Locally, auto dealers are saying no one’s buying them, even though Pennsylvania is working on building charging stations along the roads.
Attorney Clint Barkdoll said, “These auto companies, whether it’s Ford or some of these new startups, are bleeding money like crazy on these EV initiatives. The programs just have not taken off in the way they thought they would.”
The cost of building electric vehicles has far exceeded what was originally projected.
Barkdoll noted, “Now the irony in some of this is once again yesterday, US oil output hit an all time high at the end of October, in the first week of November. The US is now producing over 13.2 million barrels of oil per day. Again it’s an all time record. It’s completely counterintuitive to all of this, but what a lot of the analysts are talking about is because these green initiatives and the EV cars among various other things just are not taking off, the US is now continuing to produce more oil than it ever has. Of course global demand continues to increase, but we’re not seeing the benefits of that US oil production because it’s a global market. It’s priced on a global market. There’s all those shortages because of what’s going on in the Middle East and Russia, Ukraine, etc. EV cars and some of this green stuff, no doubt sometime down the road, it’s coming.
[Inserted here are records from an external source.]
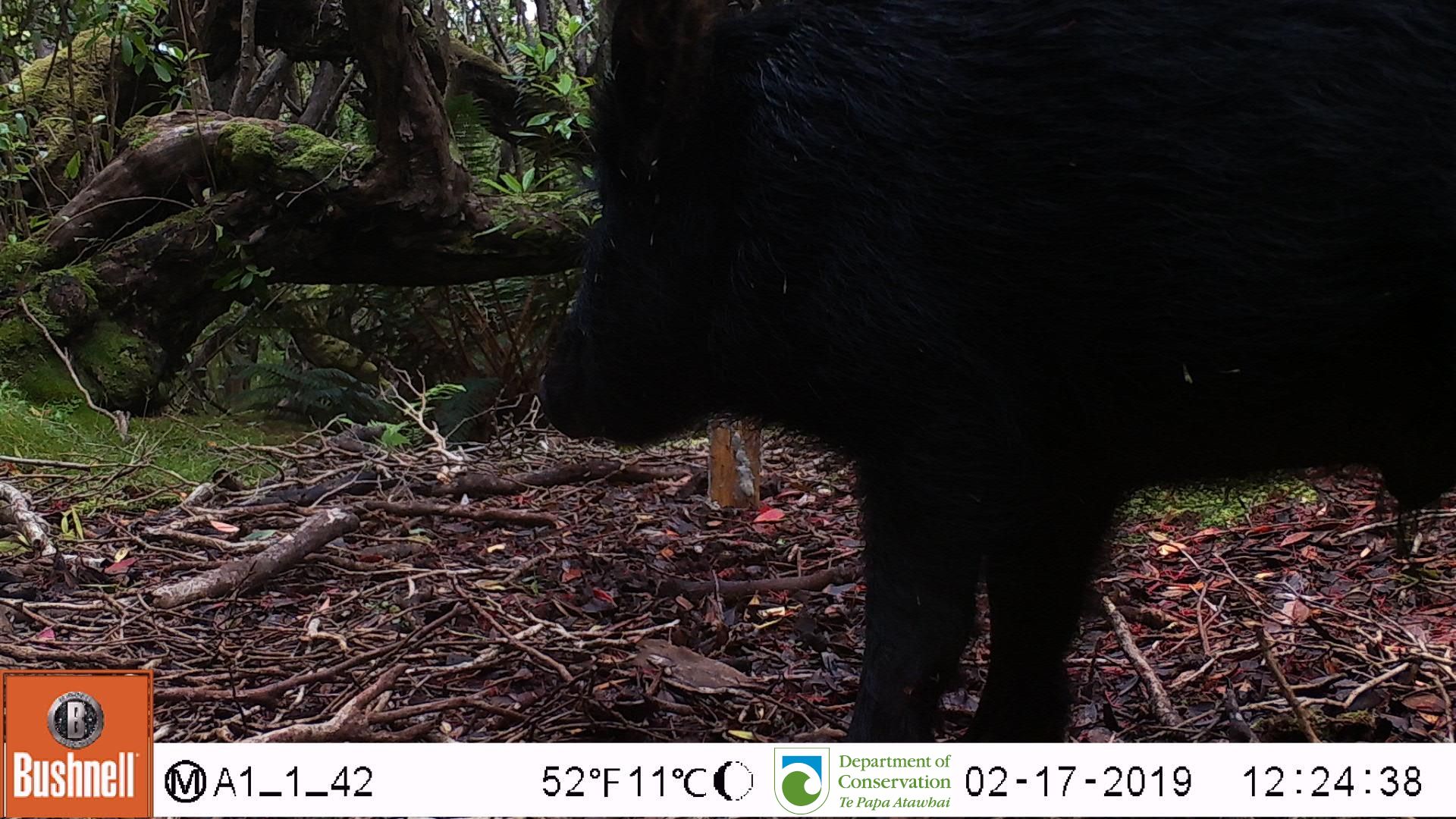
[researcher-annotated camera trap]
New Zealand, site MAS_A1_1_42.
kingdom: Animalia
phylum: Chordata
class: Mammalia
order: Artiodactyla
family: Suidae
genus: Sus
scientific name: Sus scrofa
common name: pig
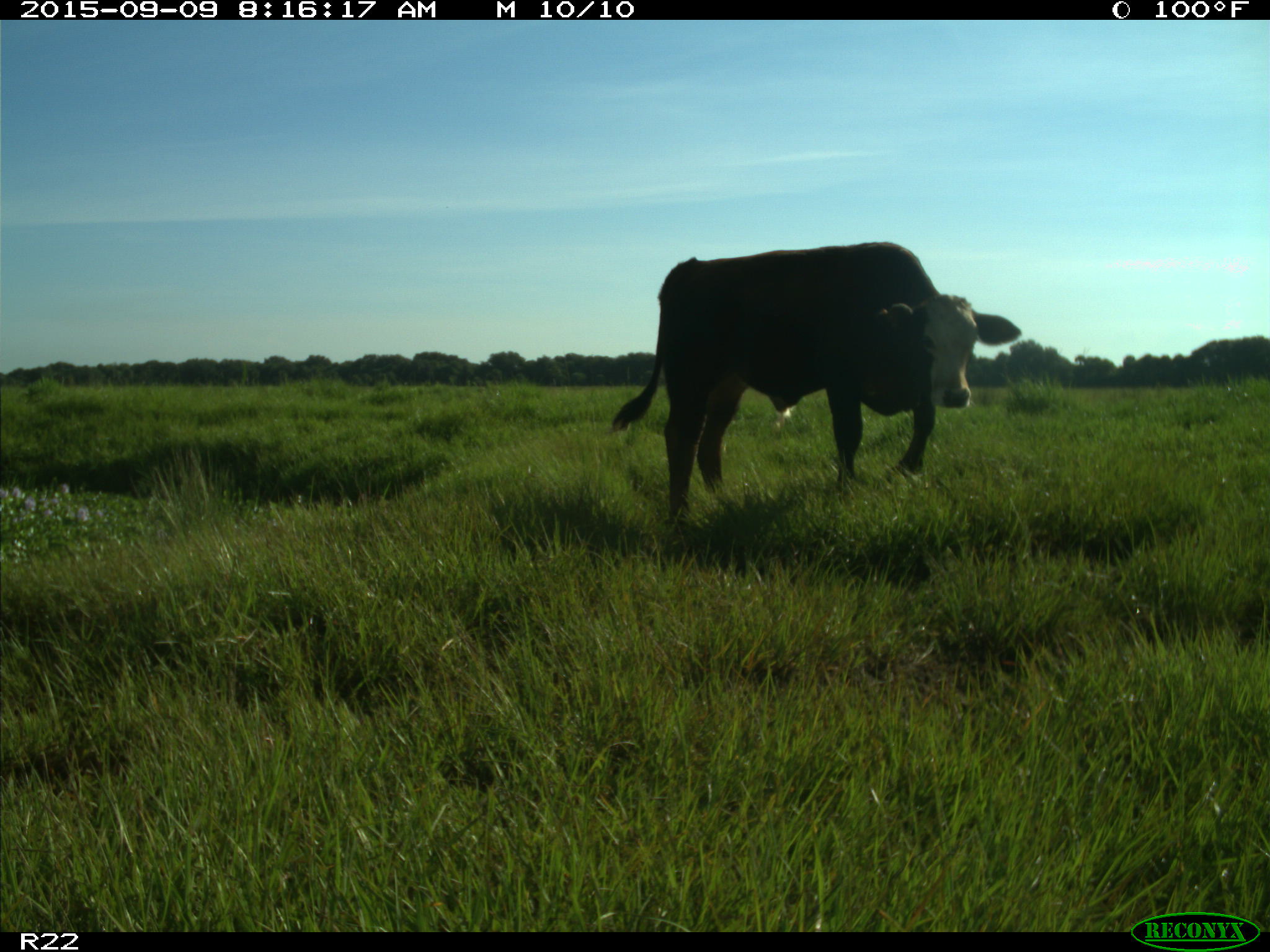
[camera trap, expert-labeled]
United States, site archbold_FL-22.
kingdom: Animalia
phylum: Chordata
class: Mammalia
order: Artiodactyla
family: Bovidae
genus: Bos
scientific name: Bos taurus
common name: domestic cow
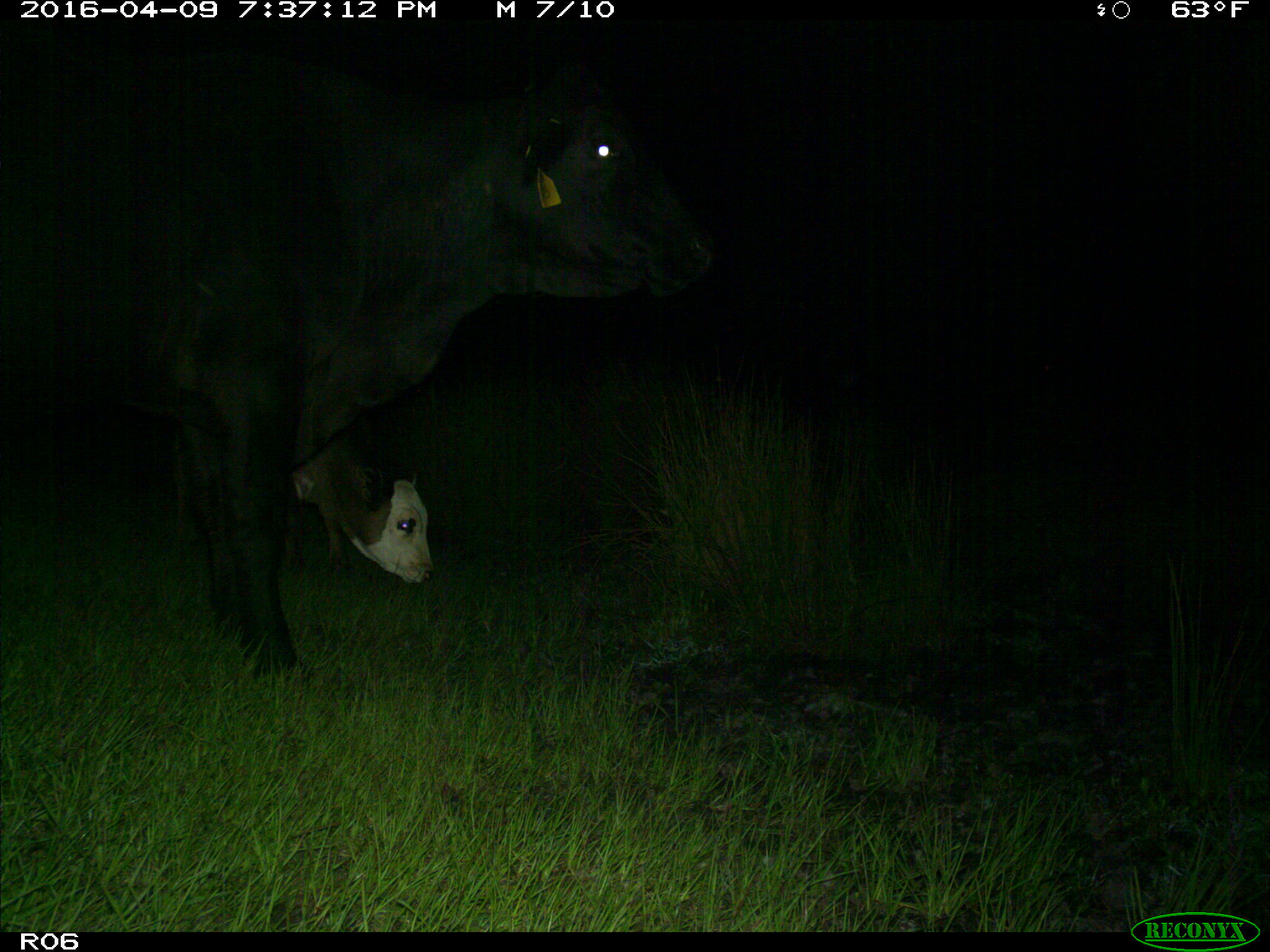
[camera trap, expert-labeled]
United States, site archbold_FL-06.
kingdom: Animalia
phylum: Chordata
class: Mammalia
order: Artiodactyla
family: Bovidae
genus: Bos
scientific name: Bos taurus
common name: domestic cow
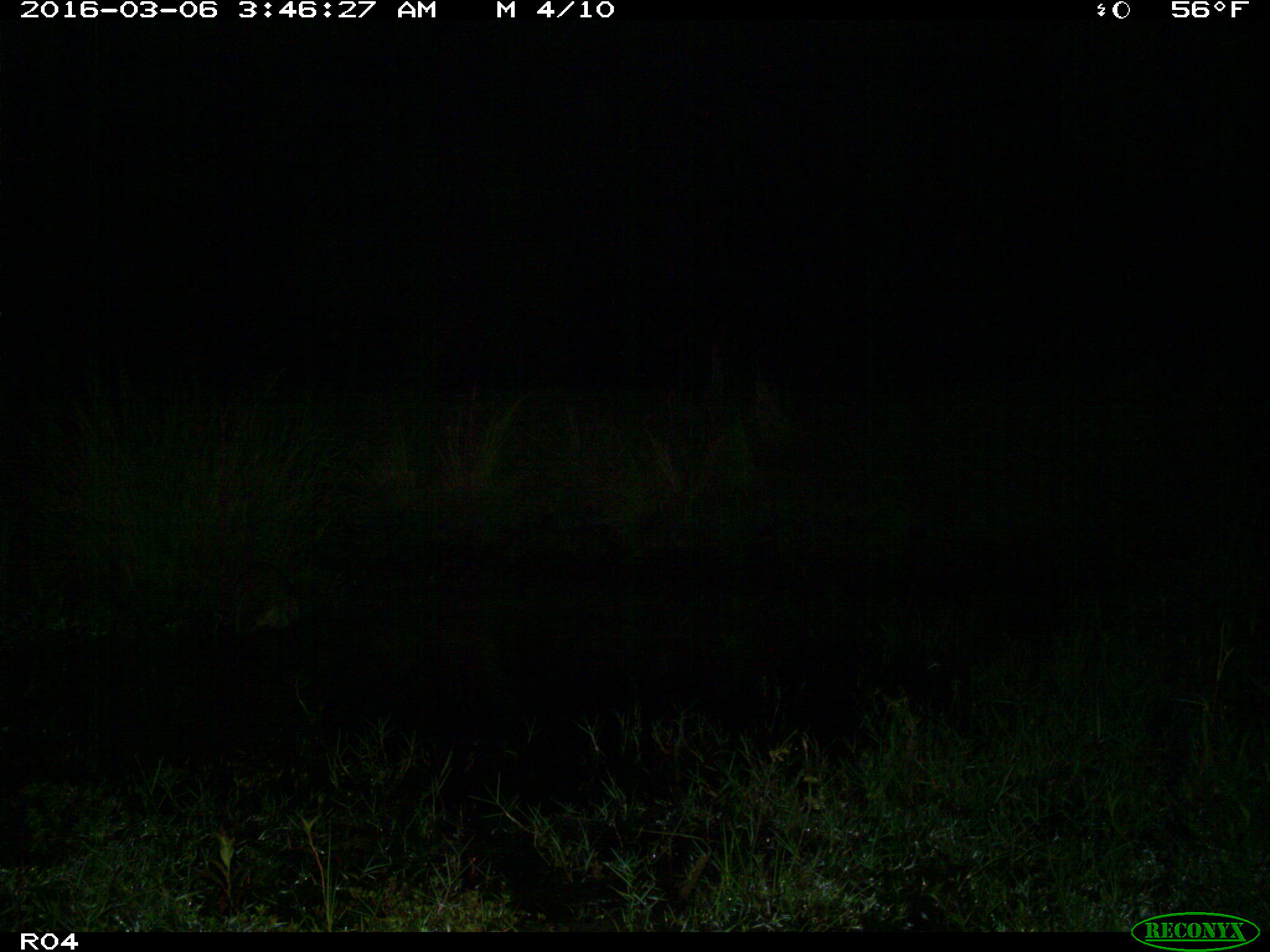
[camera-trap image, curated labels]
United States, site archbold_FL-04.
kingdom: Animalia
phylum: Chordata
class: Mammalia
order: Carnivora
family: Procyonidae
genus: Procyon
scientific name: Procyon lotor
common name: common raccoon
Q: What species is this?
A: Procyon lotor (common raccoon).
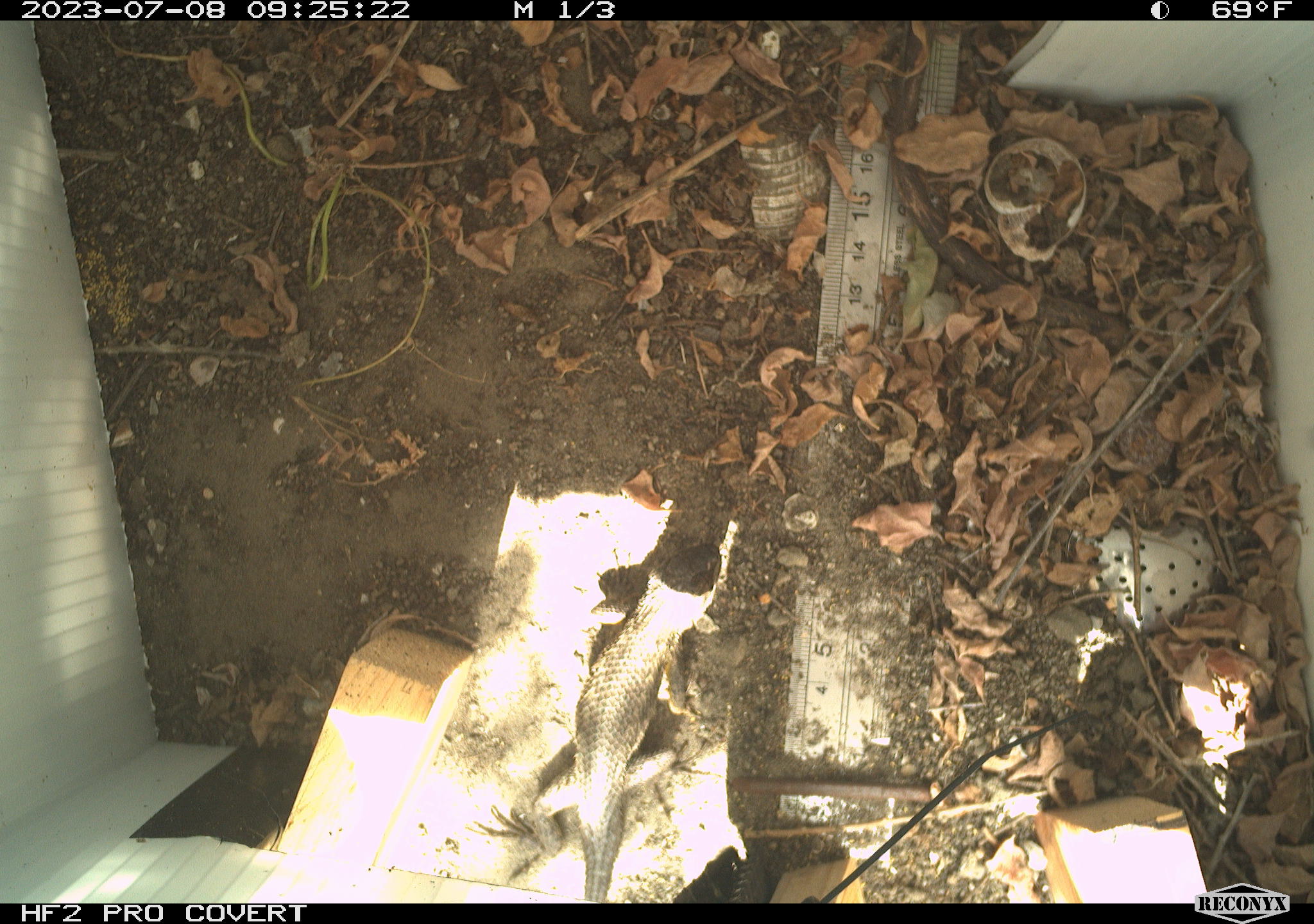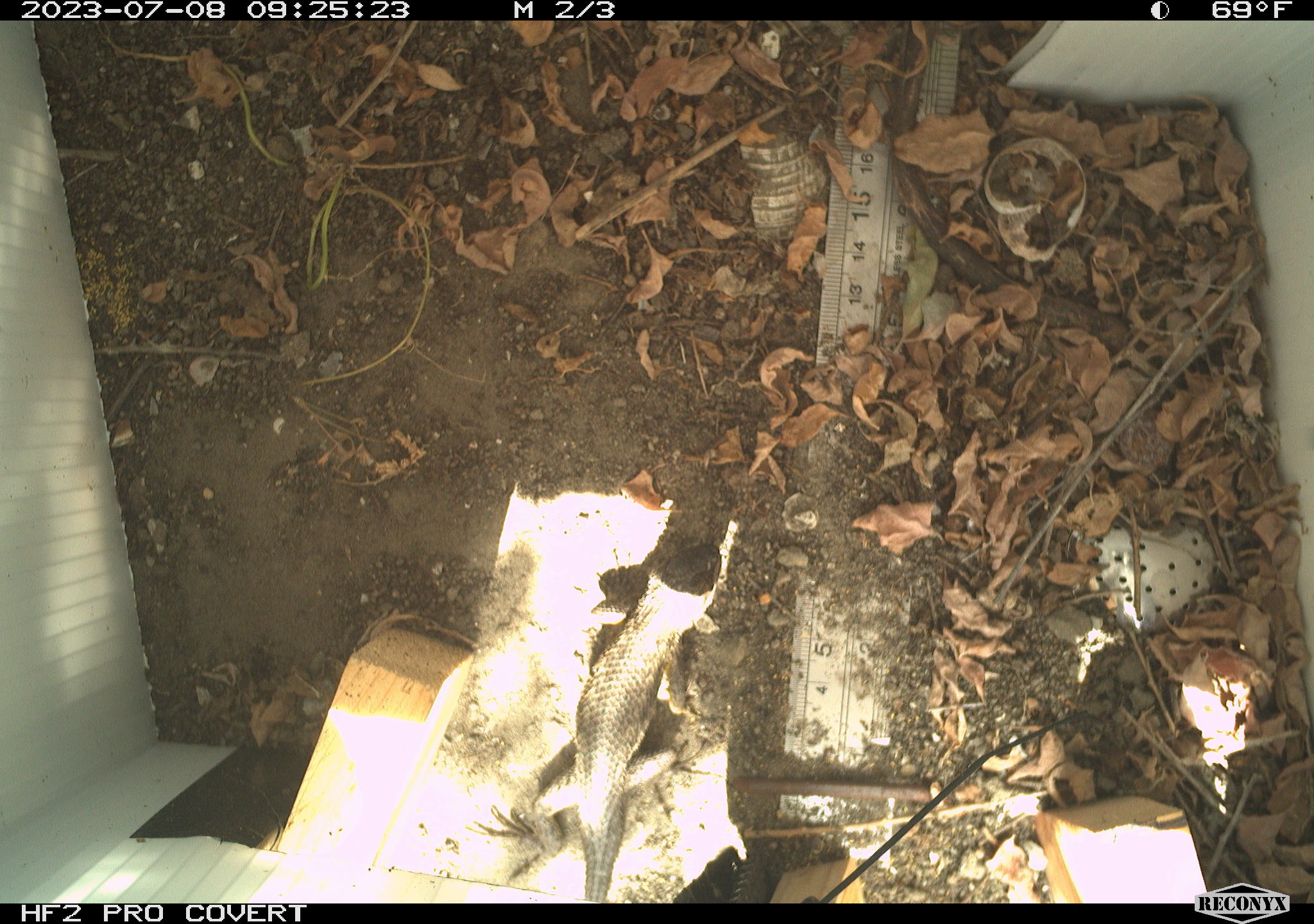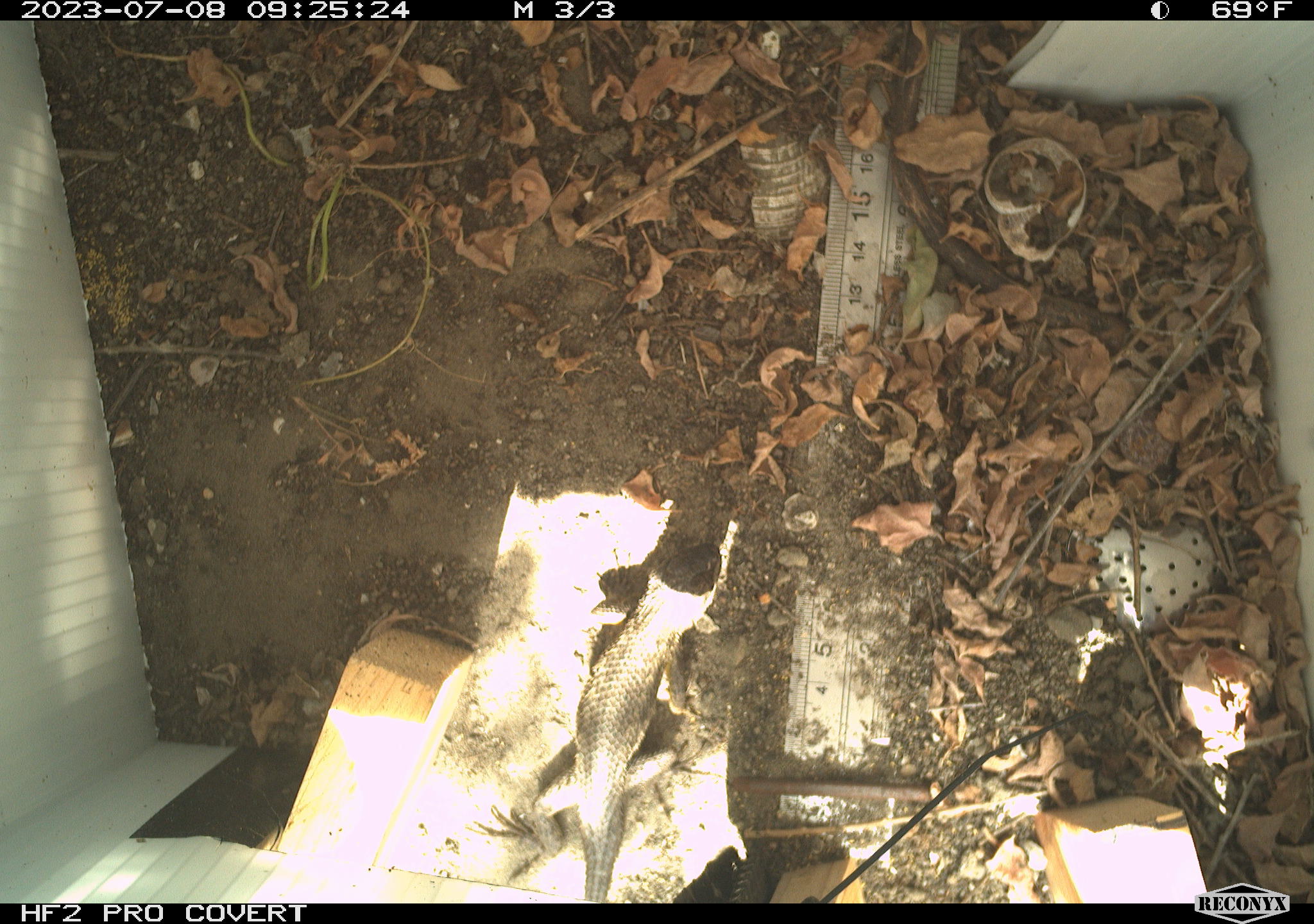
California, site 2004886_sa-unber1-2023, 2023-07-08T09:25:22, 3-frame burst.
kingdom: Animalia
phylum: Chordata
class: Reptilia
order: Squamata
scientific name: Squamata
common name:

But I think it’s much further away than Joe Biden and Manchin and some of these other politicians originally thought it would be.”
Michele Jansen of NewsTalk 103.7FM asked, “Couldn’t we be producing more oil if things hadn’t been held up, if places where they wanted to do fracking and drilling had actually gone forward?”
“Probably so,” Barkdoll confirmed. “Politicians will say we need energy independence and the pipelines that got cut off, but they always leave out that we’re now making record oil production in the US. If those pipelines were open, if we’re at 13.2 million barrels a day now, what if we could make it to 15 million or 16 million? That would help even more because theoretically it would drive down the global price due to more production, but Biden, in spite of this record production number, there are some things he has done that has undoubtedly quelled more production, including cutting off some of those pipeline initiatives.”